• [Verilen Metin]
Sizin
hiç on üç - on dört yaşınızdaki halinizi hatırlamaya çalıştığınız oldu mu?
Çocukluğunuzu hatırlarsınız, ilk gençlik yıllarınız sıkça gelir aklınıza, hele
ergenliğinizi tamamlayıp on sekiz yaşınıza geldiğiniz zamanı, hatta o yaşa
girdiğiniz doğum gününüzü birçoğunuz unutamazsınız değil mi?
Ama
on üç - on dört yaşınız; ergenliğinizin ilk yılları ve kanınızın kaynamaya başladığı,
karmaşık duygular içerisinde olduğunuz ve de aklınızı kullanarak değil tamamen
benliğinizi ele geçiren duygularınızla hareket ettiğiniz çok önemli bir dönemin
başlangıcıdır aslında. Bu dönemdeki duygu yoğunluğu belli bir yaşa kadar
azalarak devam eder. On sekiz yaşınız o nedenle anlamlıdır sizin için. Çünkü,
bu yaşınızdan itibaren düşünmeye başlar ve aklınızı kullanarak sağlıklı
kararlar alabilirsiniz. Bu yüzdendir birçok ülkede seçme ve seçilme yaşının on
sekiz olması ve kanunen reşit sayılması bireylerin.

• [Görev Girdisi]

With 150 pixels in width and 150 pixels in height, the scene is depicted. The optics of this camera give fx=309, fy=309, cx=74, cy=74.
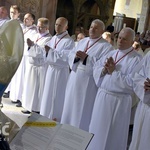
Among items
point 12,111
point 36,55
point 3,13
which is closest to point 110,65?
point 36,55

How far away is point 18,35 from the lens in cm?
121

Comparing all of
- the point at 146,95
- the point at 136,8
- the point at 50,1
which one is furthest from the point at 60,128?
the point at 136,8

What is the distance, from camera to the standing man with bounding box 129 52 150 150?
11.2 ft

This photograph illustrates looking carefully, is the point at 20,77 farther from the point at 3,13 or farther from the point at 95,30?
the point at 95,30

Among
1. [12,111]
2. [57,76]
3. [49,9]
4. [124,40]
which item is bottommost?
[12,111]

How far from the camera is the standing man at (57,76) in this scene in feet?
17.3

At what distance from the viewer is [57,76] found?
211 inches

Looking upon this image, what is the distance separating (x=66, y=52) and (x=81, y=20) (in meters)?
8.91

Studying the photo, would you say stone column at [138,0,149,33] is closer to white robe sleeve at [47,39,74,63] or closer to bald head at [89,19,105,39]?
white robe sleeve at [47,39,74,63]

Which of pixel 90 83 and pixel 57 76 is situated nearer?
pixel 90 83

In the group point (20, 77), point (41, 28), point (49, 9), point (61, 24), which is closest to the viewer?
point (61, 24)

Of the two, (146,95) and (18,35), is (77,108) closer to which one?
(146,95)

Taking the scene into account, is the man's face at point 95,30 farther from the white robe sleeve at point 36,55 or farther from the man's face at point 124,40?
the white robe sleeve at point 36,55

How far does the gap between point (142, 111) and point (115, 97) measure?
1.58ft
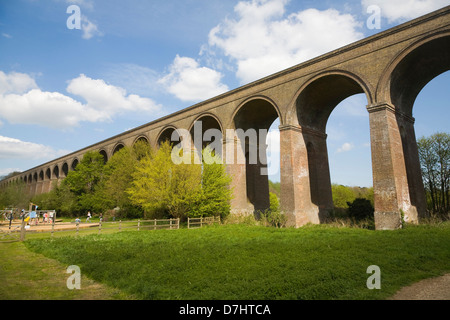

• [Hedefler]
**A.** Ergenlik dönemini anlatan metni hiçbir değişiklik yapmadan baştan sona kopyalayın.
**B.** Kayıtlarda "standing" kelimesini içeren satırların sayısını bulun ve yalnızca bu sayıyı yazın.
Metin ile kayıtlar birbirinden bağımsız iki ayrı malzemedir.

• [Yazılı Yanıtlar]
**A.**
Sizin
hiç on üç - on dört yaşınızdaki halinizi hatırlamaya çalıştığınız oldu mu?
Çocukluğunuzu hatırlarsınız, ilk gençlik yıllarınız sıkça gelir aklınıza, hele
ergenliğinizi tamamlayıp on sekiz yaşınıza geldiğiniz zamanı, hatta o yaşa
girdiğiniz doğum gününüzü birçoğunuz unutamazsınız değil mi?
Ama
on üç - on dört yaşınız; ergenliğinizin ilk yılları ve kanınızın kaynamaya başladığı,
karmaşık duygular içerisinde olduğunuz ve de aklınızı kullanarak değil tamamen
benliğinizi ele geçiren duygularınızla hareket ettiğiniz çok önemli bir dönemin
başlangıcıdır aslında. Bu dönemdeki duygu yoğunluğu belli bir yaşa kadar
azalarak devam eder. On sekiz yaşınız o nedenle anlamlıdır sizin için. Çünkü,
bu yaşınızdan itibaren düşünmeye başlar ve aklınızı kullanarak sağlıklı
kararlar alabilirsiniz. Bu yüzdendir birçok ülkede seçme ve seçilme yaşının on
sekiz olması ve kanunen reşit sayılması bireylerin.

**B.** 2